Mariah hesitated, would not look at him, just stared down at her lap. “Okay, I’m just going to have to say it.” She stopped there again, very reluctant to say whatever was coming next. “It’s just that I wanted to see you again. It had been so long. I wanted to see how you were doing. Okay, there, I admitted it. Stupid, huh?” She laughed a little, but it sounded unsure and embarrassed. Her eyes were searching his face now. “But I also knew you could take care of yourself, and me, too, if I got myself into trouble. I remember that about you, and ASIO researched you thoroughly before I was allowed to approach you. My superiors were quite impressed with you.”

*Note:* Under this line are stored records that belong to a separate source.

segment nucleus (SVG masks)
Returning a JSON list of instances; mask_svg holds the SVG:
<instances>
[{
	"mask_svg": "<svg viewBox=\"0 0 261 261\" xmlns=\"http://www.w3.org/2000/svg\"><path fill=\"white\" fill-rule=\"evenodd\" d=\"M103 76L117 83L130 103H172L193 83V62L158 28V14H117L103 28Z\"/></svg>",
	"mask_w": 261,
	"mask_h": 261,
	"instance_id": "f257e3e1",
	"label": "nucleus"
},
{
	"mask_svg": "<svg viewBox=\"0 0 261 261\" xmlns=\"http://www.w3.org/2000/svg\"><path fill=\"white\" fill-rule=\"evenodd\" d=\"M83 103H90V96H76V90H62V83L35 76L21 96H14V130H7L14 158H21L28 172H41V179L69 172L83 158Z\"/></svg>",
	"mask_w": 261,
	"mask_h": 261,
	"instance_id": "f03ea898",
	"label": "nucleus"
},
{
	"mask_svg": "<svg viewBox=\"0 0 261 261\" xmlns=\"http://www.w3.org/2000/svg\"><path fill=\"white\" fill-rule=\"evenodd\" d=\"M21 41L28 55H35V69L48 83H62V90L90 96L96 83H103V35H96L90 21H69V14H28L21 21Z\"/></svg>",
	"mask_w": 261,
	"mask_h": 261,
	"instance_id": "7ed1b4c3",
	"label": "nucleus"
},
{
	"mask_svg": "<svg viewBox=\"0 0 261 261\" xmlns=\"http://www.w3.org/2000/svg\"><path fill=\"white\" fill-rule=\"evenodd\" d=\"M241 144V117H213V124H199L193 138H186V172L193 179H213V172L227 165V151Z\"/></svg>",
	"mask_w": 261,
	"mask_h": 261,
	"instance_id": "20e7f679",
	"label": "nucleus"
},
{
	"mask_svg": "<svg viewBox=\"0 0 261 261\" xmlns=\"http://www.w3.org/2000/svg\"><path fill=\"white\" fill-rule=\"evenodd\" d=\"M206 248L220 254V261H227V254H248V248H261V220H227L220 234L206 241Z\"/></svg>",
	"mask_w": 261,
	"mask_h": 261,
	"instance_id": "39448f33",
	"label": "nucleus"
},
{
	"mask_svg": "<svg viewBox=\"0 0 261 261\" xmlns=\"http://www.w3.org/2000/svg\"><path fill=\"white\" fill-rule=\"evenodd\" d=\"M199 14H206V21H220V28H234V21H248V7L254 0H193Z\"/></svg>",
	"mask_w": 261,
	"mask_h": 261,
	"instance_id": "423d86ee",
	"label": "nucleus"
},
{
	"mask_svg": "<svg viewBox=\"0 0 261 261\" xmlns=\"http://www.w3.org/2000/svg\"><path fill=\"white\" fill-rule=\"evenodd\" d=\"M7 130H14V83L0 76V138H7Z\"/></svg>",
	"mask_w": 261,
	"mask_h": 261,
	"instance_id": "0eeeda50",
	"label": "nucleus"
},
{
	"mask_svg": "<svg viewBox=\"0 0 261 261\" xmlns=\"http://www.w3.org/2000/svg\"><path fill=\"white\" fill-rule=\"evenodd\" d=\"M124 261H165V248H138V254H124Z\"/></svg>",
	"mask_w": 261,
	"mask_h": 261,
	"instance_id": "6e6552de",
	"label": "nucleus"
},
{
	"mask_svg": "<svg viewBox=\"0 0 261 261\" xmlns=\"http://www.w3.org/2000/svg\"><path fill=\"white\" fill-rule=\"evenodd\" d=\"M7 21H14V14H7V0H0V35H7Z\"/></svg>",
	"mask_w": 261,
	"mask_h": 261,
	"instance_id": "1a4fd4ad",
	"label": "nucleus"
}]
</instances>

Mariah paused again, licked her dry lips, already getting weary. “Those two guys were also told to stand down by their SAC unless I was in imminent danger of being killed. It was only a courtesy to ASIO, with no promises made and deniability always intact.” She smiled again. Just a tiny curve of her lips. “That was only in case I went down hard and caused an international incident. Actually, they were more worried about your taking me down than the bad guys. They sensed we had some issues. You, more than me.”
“I understand that you had to do what you had to do. Right now, I’m working on getting you back home to Sydney as soon as possible. And Ryan, too. I’m looking for his paternal grandparents down there. No telling what Emma might do next. If she’s even interested in getting her kid back. He thinks she’s going to come get him. He told me this morning that she always comes and gets him. He’s scared of her.”
Mariah stiffened, looked fearful for an instant, but then tried to hide it. “Do you think she could find this place? As remote as it is?”
“It’s highly unlikely. So relax. You don’t need to be worrying about that right now. I’m here to stop her, if she tries anything. And she probably won’t risk it. She’ll be more interested in saving her own skin. She’s got accomplices helping her or she wouldn’t have gotten this far on her own. Probably some of Wilson’s men that she mesmerized and turned against him. She’s good at it.”